Добавить в цитаты Настройки чтения

Страница 5 из 54



Но на пути осуществления этого проекта встало затруднение в виде письма английской королевы Виктории, которая в ответ на известие о предполагаемом мной посещении Петербурга высказывала мне, своему старшему внуку, тоном бабушки, но вместе с тем достаточно авторитетно свое неодобрение по поводу замышляемой поездки. Во-первых, писала она, должен истечь год траура. А затем, само собой разумеется, первый визит подобает нанести ей, как моей бабушке и королеве Англии, являющейся родиной моей матери, и только затем думать о других странах. Когда я показал это письмо князю, он пришел в ярость.

Он заговорил о «дядюшках из Англии» и о вмешательстве оттуда, которому пора положить конец.

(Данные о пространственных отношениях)
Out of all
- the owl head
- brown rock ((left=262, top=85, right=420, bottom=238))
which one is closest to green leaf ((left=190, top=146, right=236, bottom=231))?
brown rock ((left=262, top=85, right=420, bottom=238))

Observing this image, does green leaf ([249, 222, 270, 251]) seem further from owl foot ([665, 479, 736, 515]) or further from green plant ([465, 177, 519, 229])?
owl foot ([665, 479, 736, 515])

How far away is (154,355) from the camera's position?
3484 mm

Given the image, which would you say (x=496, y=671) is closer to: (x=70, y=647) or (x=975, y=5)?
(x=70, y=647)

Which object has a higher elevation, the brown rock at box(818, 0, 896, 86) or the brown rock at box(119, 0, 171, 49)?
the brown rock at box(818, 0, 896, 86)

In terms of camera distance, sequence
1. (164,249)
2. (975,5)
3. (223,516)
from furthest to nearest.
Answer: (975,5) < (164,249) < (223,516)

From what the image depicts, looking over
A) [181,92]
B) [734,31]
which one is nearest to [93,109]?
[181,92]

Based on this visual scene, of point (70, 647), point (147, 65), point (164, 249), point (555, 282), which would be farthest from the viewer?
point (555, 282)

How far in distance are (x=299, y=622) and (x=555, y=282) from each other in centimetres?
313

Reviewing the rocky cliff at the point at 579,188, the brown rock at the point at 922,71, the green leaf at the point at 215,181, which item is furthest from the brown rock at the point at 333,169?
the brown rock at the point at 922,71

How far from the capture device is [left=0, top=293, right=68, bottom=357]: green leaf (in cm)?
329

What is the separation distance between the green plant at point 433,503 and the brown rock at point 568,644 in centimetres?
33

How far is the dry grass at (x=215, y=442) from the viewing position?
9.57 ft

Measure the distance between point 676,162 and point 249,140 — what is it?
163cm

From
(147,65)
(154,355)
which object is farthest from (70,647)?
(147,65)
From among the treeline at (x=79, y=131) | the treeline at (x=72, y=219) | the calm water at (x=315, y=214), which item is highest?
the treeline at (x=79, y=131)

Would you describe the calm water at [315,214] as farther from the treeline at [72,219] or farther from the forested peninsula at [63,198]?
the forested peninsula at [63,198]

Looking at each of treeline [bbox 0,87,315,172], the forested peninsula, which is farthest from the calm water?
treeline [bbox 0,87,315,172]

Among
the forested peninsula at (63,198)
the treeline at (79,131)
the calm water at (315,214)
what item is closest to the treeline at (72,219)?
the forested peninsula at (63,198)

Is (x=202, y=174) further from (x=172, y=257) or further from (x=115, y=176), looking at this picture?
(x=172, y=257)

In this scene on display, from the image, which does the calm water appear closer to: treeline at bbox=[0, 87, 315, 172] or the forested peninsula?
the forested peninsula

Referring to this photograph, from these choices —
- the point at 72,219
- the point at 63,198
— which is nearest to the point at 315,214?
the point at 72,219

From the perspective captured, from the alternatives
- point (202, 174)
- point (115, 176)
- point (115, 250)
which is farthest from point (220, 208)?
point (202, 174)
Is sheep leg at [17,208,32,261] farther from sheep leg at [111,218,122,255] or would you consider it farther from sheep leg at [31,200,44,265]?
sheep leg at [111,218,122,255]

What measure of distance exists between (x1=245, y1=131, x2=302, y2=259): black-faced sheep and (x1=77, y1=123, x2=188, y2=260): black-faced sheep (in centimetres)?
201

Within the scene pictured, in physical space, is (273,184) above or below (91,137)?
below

[Задания]:
(a) Выведите без изменений отрывок текста страницы от «Страница 5 из» до «пришел в ярость.» включительно.
(b) Перечислите все слова из текста страницы, которые обозначают родственные отношения.
(c) Определите по тексту страницы, верны ли утверждения. Ответьте «да» или «нет» и подтвердите каждый ответ точной цитатой.
(i) Королева Виктория считала, что первый визит следует нанести ей.
(ii) Князь одобрил письмо королевы.
(iii) Королева указывала, что сначала должен истечь год траура.

[Решения задач]:
(a)
Страница 5 из 54



Но на пути осуществления этого проекта встало затруднение в виде письма английской королевы Виктории, которая в ответ на известие о предполагаемом мной посещении Петербурга высказывала мне, своему старшему внуку, тоном бабушки, но вместе с тем достаточно авторитетно свое неодобрение по поводу замышляемой поездки. Во-первых, писала она, должен истечь год траура. А затем, само собой разумеется, первый визит подобает нанести ей, как моей бабушке и королеве Англии, являющейся родиной моей матери, и только затем думать о других странах. Когда я показал это письмо князю, он пришел в ярость.

(b)
- внук («своему старшему внуку»)
- бабушка («тоном бабушки», «как моей бабушке»)
- мать («родиной моей матери»)
- дядюшки («о «дядюшках из Англии»»)

(c)
(i) Да: «первый визит подобает нанести ей».
(ii) Нет: «он пришел в ярость».
(iii) Да: «должен истечь год траура».